Dataset entries
· · · · · · ·

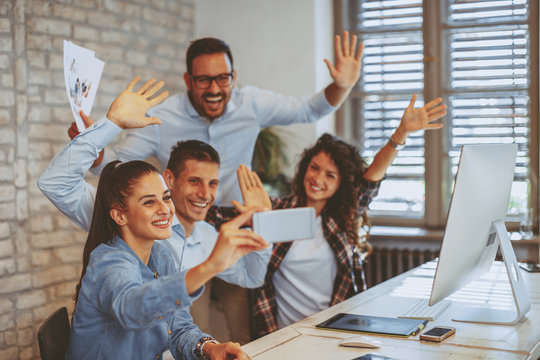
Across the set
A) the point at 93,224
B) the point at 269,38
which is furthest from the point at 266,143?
the point at 93,224

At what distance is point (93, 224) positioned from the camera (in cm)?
184

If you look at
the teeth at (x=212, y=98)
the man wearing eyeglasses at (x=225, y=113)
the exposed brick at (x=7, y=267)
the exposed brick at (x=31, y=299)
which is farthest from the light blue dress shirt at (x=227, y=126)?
the exposed brick at (x=31, y=299)

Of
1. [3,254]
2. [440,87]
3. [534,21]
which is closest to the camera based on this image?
[3,254]

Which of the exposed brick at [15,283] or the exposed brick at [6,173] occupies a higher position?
the exposed brick at [6,173]

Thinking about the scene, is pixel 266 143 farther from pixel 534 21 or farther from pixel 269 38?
pixel 534 21

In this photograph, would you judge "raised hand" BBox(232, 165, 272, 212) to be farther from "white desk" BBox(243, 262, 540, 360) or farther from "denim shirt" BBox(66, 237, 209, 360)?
"white desk" BBox(243, 262, 540, 360)

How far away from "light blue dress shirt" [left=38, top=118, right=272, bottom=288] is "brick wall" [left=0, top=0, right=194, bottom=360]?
1.28m

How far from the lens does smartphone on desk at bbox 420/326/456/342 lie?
1.87m

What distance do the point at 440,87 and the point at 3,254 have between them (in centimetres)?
289

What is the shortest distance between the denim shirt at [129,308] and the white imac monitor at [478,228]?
77cm

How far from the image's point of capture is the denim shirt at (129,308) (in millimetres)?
1430

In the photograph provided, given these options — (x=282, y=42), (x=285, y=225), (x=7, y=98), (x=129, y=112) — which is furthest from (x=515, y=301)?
(x=282, y=42)

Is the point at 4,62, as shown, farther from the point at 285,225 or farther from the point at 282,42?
the point at 285,225

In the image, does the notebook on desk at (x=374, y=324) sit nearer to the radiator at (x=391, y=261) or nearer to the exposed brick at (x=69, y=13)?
the radiator at (x=391, y=261)
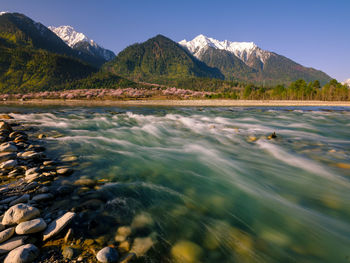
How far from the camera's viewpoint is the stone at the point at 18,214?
9.78 feet

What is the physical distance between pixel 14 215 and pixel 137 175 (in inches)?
123

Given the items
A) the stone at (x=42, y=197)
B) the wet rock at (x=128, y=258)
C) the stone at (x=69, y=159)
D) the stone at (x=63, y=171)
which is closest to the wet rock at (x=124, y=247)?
the wet rock at (x=128, y=258)

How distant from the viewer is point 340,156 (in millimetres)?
7703

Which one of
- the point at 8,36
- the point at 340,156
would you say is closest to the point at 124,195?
the point at 340,156

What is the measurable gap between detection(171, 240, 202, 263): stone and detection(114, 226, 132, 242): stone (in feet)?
2.82

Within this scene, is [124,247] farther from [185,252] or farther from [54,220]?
[54,220]

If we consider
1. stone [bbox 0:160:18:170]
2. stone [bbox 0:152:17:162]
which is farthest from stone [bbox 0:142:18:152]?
stone [bbox 0:160:18:170]

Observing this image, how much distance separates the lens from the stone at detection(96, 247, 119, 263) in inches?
97.2

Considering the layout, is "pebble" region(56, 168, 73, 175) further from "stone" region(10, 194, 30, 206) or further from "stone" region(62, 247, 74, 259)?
"stone" region(62, 247, 74, 259)

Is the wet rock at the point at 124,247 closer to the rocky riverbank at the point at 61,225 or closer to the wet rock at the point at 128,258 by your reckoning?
the rocky riverbank at the point at 61,225

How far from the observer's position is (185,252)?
9.07ft

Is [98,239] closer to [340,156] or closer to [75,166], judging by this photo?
[75,166]

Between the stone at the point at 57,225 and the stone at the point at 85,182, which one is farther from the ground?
the stone at the point at 57,225

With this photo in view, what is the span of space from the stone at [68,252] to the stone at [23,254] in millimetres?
342
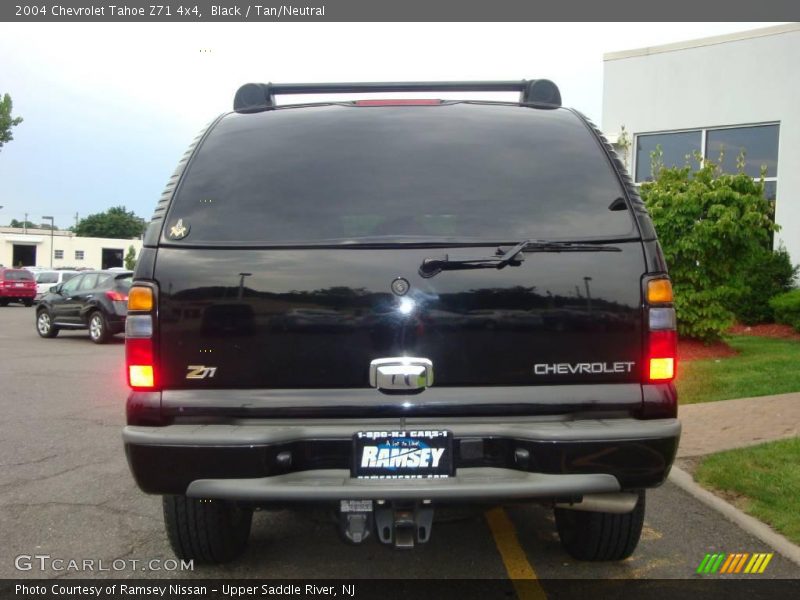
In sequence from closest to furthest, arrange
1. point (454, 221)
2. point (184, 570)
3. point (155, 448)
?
1. point (155, 448)
2. point (454, 221)
3. point (184, 570)

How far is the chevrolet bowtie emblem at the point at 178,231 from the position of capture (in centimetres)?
288

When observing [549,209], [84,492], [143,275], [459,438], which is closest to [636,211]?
[549,209]

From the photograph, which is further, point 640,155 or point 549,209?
point 640,155

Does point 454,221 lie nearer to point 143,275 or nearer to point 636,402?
point 636,402

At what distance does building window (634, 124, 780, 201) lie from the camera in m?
15.5

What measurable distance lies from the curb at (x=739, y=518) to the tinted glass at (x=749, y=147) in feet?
39.9

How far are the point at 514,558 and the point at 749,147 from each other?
49.4ft

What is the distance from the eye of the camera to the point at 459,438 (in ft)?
8.87

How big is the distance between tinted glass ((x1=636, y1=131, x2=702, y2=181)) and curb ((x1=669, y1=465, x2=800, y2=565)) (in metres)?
12.6

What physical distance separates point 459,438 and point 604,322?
73 centimetres

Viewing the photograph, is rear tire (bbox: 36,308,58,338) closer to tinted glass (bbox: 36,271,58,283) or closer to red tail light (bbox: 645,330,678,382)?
red tail light (bbox: 645,330,678,382)

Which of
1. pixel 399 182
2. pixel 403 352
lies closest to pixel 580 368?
pixel 403 352

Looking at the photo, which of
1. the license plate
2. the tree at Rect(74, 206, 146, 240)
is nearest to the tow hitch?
the license plate

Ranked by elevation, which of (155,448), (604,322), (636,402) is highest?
(604,322)
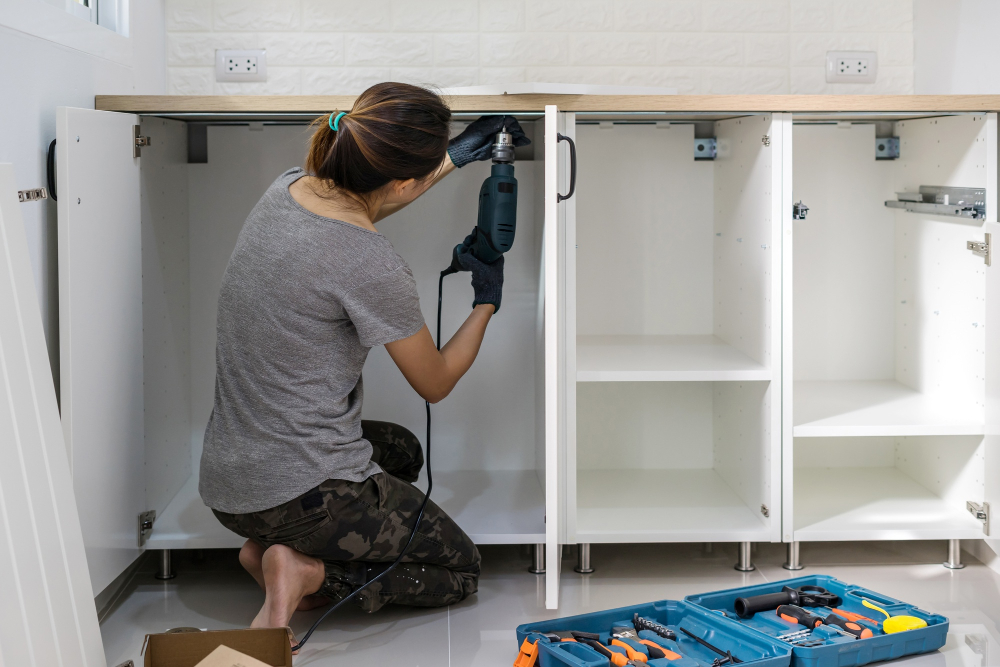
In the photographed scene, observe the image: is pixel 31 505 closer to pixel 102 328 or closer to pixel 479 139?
pixel 102 328

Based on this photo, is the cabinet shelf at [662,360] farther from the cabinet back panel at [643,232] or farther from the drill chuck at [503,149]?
the drill chuck at [503,149]

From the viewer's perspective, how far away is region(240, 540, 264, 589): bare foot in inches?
68.9

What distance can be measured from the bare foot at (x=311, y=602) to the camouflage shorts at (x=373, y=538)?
11cm

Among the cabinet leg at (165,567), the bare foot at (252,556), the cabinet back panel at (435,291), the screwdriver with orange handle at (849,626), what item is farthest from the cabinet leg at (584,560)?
the cabinet leg at (165,567)

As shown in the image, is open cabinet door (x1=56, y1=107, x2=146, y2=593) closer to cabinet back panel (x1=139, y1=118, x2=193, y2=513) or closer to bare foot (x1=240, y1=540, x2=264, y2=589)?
cabinet back panel (x1=139, y1=118, x2=193, y2=513)

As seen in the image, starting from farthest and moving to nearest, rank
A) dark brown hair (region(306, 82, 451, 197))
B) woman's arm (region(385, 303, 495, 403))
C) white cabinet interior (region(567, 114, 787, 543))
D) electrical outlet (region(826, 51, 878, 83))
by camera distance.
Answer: electrical outlet (region(826, 51, 878, 83)) < white cabinet interior (region(567, 114, 787, 543)) < woman's arm (region(385, 303, 495, 403)) < dark brown hair (region(306, 82, 451, 197))

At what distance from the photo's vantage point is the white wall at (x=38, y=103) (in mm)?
1427

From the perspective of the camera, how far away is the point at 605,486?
227 cm

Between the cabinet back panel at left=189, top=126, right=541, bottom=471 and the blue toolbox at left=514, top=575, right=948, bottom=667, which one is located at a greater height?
the cabinet back panel at left=189, top=126, right=541, bottom=471

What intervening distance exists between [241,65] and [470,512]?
128cm

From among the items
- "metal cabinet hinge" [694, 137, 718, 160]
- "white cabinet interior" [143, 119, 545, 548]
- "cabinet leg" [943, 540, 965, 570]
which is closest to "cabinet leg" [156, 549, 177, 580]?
"white cabinet interior" [143, 119, 545, 548]

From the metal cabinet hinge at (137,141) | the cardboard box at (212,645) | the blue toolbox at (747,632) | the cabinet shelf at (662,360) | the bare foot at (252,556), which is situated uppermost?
the metal cabinet hinge at (137,141)

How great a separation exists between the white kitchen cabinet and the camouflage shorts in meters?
0.18

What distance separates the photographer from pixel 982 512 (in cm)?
196
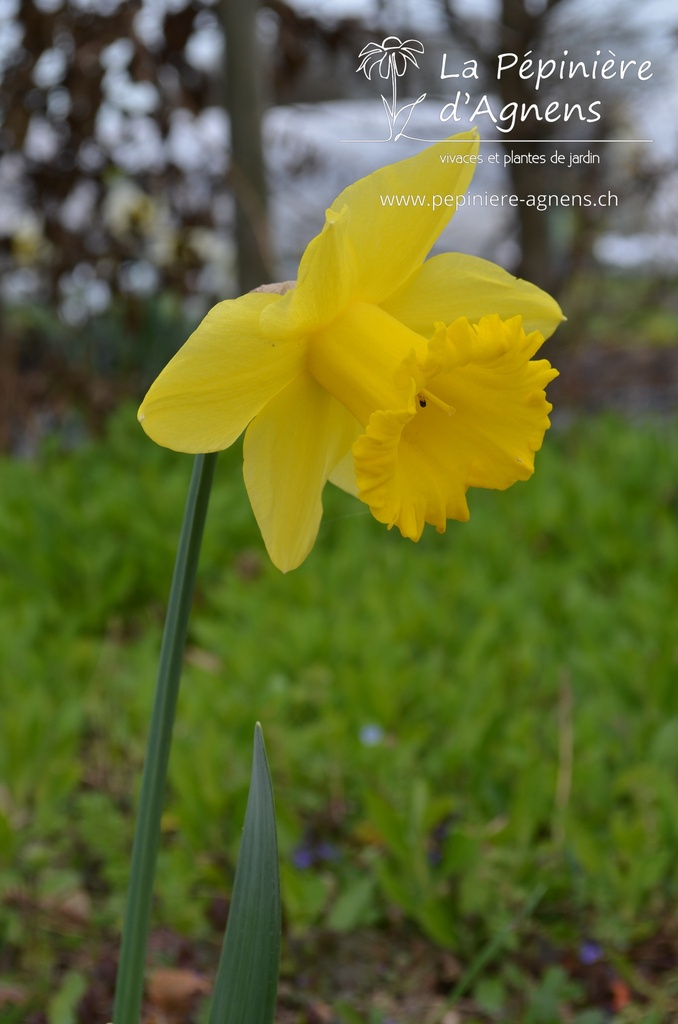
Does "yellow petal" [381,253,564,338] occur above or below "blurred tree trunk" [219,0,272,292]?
below

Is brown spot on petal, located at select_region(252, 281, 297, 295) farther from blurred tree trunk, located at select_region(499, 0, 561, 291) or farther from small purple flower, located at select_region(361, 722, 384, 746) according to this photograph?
blurred tree trunk, located at select_region(499, 0, 561, 291)

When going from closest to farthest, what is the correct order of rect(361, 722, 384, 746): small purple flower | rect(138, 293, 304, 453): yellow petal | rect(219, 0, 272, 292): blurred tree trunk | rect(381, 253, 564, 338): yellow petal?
rect(138, 293, 304, 453): yellow petal, rect(381, 253, 564, 338): yellow petal, rect(361, 722, 384, 746): small purple flower, rect(219, 0, 272, 292): blurred tree trunk

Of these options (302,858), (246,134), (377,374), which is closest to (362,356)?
(377,374)

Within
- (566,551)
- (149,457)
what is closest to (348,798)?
(566,551)

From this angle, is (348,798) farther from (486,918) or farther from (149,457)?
(149,457)

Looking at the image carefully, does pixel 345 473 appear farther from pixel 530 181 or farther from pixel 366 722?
pixel 530 181

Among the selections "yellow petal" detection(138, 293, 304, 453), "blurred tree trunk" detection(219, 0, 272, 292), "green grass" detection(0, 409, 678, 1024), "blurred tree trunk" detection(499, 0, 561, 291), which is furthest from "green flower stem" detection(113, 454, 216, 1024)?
"blurred tree trunk" detection(499, 0, 561, 291)
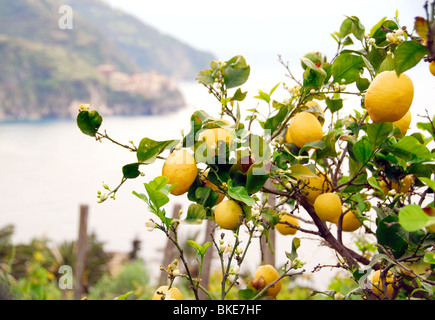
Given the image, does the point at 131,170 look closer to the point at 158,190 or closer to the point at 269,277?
the point at 158,190

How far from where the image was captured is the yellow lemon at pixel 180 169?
0.47 m

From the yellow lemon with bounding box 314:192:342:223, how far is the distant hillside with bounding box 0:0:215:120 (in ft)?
38.6

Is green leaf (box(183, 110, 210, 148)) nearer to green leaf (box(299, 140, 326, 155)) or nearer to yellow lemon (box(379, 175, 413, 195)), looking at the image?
green leaf (box(299, 140, 326, 155))

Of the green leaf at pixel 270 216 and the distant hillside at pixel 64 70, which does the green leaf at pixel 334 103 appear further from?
the distant hillside at pixel 64 70

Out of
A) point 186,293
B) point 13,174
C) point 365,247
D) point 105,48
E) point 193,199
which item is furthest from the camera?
point 105,48

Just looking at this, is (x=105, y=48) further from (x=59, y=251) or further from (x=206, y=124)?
(x=206, y=124)

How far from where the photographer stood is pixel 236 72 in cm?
57

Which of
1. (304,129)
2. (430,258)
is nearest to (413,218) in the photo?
(430,258)

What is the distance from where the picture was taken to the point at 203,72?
59 centimetres

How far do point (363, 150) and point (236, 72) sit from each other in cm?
21

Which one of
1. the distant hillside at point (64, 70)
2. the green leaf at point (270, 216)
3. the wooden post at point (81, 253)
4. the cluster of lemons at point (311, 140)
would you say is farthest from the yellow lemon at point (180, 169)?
the distant hillside at point (64, 70)
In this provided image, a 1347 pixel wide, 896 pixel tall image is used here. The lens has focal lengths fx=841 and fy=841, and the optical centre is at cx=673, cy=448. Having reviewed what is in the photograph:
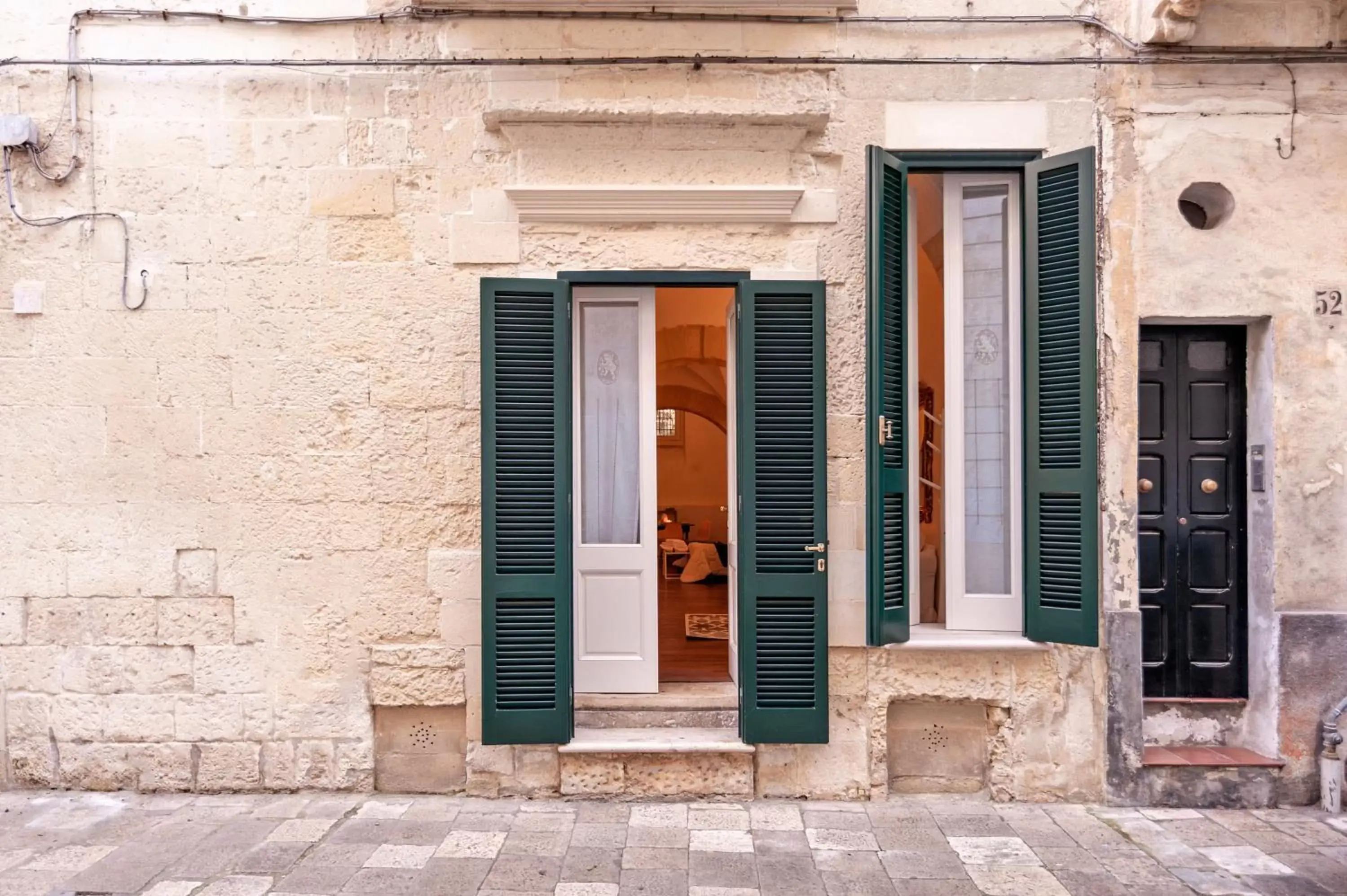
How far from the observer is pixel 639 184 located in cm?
439

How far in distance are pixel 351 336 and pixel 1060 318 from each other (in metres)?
3.73

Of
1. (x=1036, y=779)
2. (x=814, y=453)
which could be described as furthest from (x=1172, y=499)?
(x=814, y=453)

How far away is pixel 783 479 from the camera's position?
441cm

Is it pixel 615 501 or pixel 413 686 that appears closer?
pixel 413 686

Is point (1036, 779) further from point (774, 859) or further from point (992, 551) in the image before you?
point (774, 859)

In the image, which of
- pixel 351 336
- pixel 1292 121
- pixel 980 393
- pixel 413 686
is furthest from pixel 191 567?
pixel 1292 121

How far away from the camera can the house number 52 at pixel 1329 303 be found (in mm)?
4355

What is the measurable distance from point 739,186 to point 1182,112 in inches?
92.6

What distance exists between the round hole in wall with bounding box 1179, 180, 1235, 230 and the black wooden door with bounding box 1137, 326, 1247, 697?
1.86 feet

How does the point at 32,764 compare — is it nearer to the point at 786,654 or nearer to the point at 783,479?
the point at 786,654

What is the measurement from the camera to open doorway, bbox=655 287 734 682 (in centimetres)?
588

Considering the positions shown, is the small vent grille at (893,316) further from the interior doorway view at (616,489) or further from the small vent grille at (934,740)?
the small vent grille at (934,740)

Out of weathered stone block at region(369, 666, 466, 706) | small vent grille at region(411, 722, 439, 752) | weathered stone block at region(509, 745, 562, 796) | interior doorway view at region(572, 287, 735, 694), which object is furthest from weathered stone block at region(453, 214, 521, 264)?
weathered stone block at region(509, 745, 562, 796)

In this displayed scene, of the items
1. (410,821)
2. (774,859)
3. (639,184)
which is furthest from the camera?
(639,184)
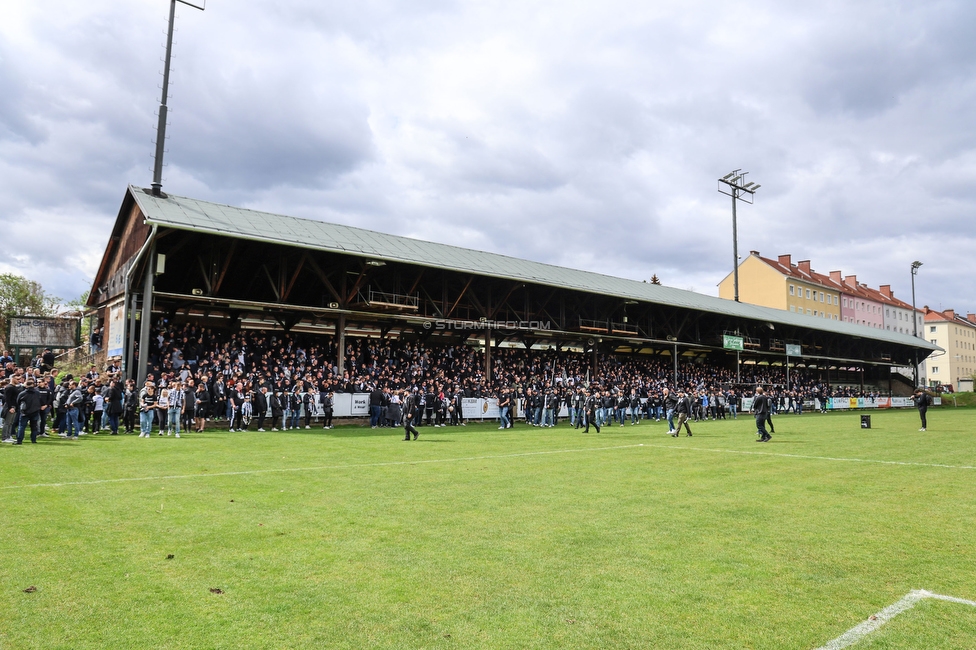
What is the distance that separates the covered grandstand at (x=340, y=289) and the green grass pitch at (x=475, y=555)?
42.8 ft

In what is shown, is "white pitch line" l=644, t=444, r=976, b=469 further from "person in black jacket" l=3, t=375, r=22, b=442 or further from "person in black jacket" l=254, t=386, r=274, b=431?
"person in black jacket" l=3, t=375, r=22, b=442

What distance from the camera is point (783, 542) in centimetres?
618

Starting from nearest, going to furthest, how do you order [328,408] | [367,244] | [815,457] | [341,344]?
[815,457] → [328,408] → [341,344] → [367,244]

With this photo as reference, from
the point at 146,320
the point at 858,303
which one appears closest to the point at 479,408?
the point at 146,320

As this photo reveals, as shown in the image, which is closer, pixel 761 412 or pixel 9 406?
pixel 9 406

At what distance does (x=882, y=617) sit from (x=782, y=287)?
76.5m

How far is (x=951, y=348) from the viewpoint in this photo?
332ft

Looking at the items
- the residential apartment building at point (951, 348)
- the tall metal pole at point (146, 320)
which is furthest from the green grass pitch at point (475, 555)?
the residential apartment building at point (951, 348)

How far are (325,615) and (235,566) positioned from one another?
4.82ft

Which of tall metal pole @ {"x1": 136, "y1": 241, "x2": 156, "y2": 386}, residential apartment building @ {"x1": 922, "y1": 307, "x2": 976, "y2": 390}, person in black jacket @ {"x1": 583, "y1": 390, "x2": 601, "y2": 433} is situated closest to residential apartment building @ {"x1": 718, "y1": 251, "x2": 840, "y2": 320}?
residential apartment building @ {"x1": 922, "y1": 307, "x2": 976, "y2": 390}

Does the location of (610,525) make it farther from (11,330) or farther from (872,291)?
(872,291)

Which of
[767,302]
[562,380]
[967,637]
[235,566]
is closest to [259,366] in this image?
[562,380]

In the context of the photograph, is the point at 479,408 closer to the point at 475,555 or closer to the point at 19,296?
the point at 475,555

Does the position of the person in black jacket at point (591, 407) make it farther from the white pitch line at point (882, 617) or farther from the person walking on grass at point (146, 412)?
the white pitch line at point (882, 617)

· · · · · · ·

[Description of the task] Reproduce the stretch from the line containing "As this photo" through the end of the records, changing each "tall metal pole" to "tall steel pole" and leaving everything else as it stands.

[Written answer]
As this photo reveals, as shown in the image, which is closer, pixel 761 412 or pixel 9 406?
pixel 9 406

At what distance does (x=882, y=617) sit from (x=782, y=287)?
76.5m

How far is (x=951, y=348) from the viewpoint in this photo?
332ft

Looking at the items
- the residential apartment building at point (951, 348)
- the tall steel pole at point (146, 320)
which is furthest from the green grass pitch at point (475, 555)?
the residential apartment building at point (951, 348)

How far are (325,615) and (235,566) positioned from one another?
4.82ft

Which of tall steel pole @ {"x1": 136, "y1": 241, "x2": 156, "y2": 386}, residential apartment building @ {"x1": 922, "y1": 307, "x2": 976, "y2": 390}, person in black jacket @ {"x1": 583, "y1": 390, "x2": 601, "y2": 433} is situated closest to residential apartment building @ {"x1": 718, "y1": 251, "x2": 840, "y2": 320}?
residential apartment building @ {"x1": 922, "y1": 307, "x2": 976, "y2": 390}

Does the location of (610,525) make it farther from (11,330) or farther from (872,291)?
(872,291)

Which of
[767,302]
[562,380]
[967,637]
[235,566]
is closest to [259,366] in this image?
[562,380]

In the context of the photograph, is the point at 479,408 closer to the point at 475,555 or closer to the point at 19,296?
the point at 475,555

Does the position of the person in black jacket at point (591, 407) make it farther from the white pitch line at point (882, 617) or farther from the person walking on grass at point (146, 412)?
the white pitch line at point (882, 617)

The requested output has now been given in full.